((
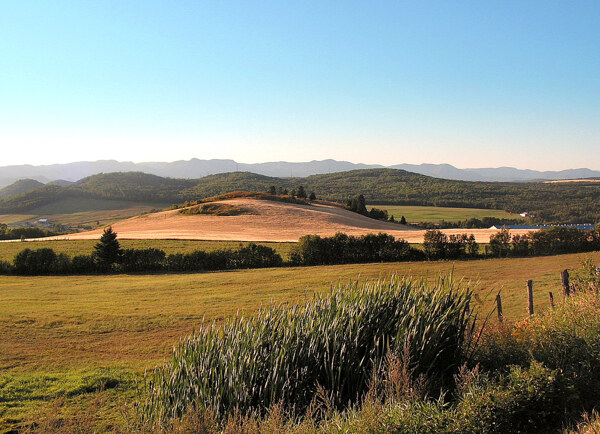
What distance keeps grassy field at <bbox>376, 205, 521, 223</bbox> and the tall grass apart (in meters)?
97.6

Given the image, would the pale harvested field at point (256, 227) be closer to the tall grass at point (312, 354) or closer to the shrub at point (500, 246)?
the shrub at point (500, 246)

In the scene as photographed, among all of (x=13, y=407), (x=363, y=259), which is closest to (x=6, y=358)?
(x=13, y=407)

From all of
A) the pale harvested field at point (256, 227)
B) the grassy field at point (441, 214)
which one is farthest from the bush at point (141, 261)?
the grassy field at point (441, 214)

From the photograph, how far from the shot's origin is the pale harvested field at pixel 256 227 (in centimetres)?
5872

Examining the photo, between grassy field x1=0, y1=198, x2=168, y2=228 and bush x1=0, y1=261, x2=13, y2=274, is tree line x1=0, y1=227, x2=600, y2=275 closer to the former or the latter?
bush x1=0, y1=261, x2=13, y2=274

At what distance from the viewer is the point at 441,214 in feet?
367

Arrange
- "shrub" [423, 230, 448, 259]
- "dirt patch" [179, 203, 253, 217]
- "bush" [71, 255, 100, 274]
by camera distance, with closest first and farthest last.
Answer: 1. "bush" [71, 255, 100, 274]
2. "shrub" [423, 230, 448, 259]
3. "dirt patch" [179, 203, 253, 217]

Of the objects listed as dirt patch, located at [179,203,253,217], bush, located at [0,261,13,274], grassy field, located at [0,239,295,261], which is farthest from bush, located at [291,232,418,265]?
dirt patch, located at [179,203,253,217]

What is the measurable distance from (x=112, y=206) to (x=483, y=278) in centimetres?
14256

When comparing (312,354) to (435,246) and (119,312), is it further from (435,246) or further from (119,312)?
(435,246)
))
((
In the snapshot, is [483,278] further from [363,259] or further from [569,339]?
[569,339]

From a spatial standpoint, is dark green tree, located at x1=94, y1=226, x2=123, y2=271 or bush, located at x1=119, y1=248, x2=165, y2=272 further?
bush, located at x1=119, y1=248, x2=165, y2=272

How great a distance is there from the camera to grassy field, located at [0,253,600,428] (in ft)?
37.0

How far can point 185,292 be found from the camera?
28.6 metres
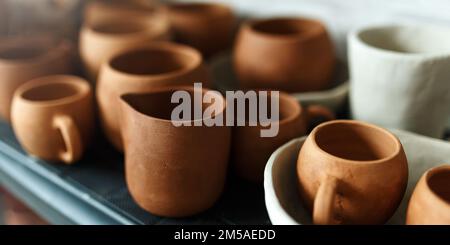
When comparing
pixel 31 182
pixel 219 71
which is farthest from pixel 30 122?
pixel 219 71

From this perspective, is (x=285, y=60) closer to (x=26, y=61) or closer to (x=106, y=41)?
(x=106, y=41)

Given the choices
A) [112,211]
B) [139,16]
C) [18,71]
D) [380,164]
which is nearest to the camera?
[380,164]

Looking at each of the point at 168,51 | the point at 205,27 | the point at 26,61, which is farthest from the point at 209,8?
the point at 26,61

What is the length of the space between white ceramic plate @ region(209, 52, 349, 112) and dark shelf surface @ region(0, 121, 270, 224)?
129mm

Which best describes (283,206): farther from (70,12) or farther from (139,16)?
))
((
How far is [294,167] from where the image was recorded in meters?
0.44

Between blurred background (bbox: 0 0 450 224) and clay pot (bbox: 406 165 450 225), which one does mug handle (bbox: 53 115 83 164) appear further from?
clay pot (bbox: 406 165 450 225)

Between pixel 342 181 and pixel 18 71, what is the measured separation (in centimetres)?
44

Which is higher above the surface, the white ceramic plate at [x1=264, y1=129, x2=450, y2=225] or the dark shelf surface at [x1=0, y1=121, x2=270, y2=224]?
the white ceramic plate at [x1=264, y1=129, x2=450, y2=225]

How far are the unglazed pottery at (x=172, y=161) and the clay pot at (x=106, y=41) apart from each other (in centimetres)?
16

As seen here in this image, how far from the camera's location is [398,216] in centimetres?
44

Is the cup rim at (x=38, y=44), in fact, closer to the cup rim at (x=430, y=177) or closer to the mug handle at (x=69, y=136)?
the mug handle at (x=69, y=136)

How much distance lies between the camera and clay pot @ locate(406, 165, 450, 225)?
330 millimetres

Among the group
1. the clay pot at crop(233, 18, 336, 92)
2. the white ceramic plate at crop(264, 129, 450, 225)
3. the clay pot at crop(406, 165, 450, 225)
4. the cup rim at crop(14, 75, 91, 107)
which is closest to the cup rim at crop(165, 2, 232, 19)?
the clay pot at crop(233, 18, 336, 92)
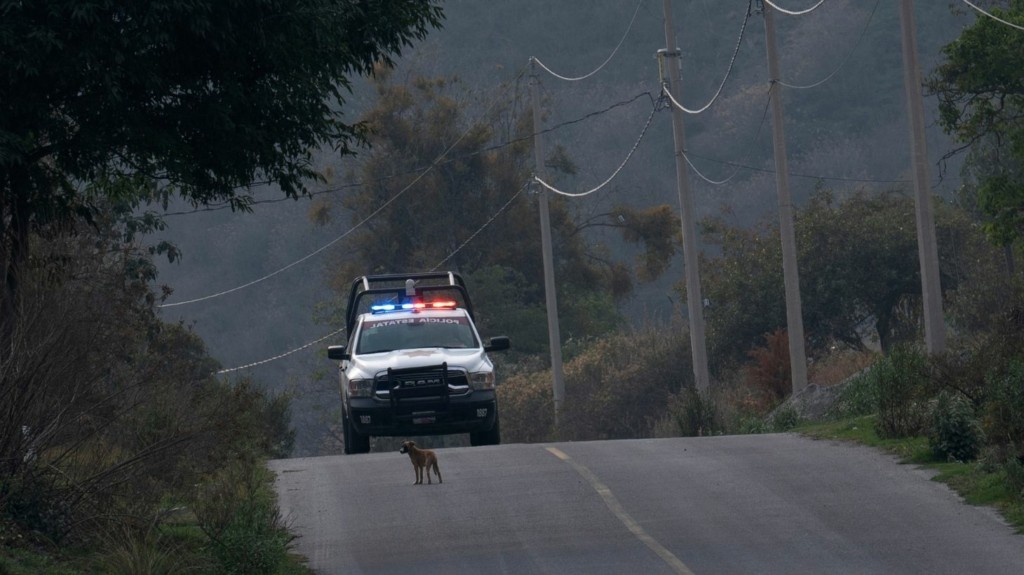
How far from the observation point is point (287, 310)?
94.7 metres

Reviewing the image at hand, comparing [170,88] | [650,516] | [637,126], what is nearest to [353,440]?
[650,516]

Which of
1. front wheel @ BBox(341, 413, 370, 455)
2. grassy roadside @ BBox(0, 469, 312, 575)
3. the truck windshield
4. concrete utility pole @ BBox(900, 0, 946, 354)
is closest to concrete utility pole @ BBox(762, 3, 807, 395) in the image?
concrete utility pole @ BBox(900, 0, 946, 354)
))
Short problem:
Copy out the lines of the records verbatim, starting with the line that contains "Given the choices" and ending with the line that contains "Which best describes", including both of those lines.

Written answer:
Given the choices
A) [112,211]
B) [139,16]
C) [18,71]
D) [380,164]
which is nearest to the camera?
[380,164]

Looking at each of the point at 168,51 | the point at 205,27 | the point at 26,61, which is farthest from the point at 209,8?
the point at 26,61

What is the length of the space between white ceramic plate @ region(209, 52, 349, 112) and dark shelf surface @ region(0, 121, 270, 224)?
129mm

Which best describes (283,206): farther from (70,12) or farther from (139,16)?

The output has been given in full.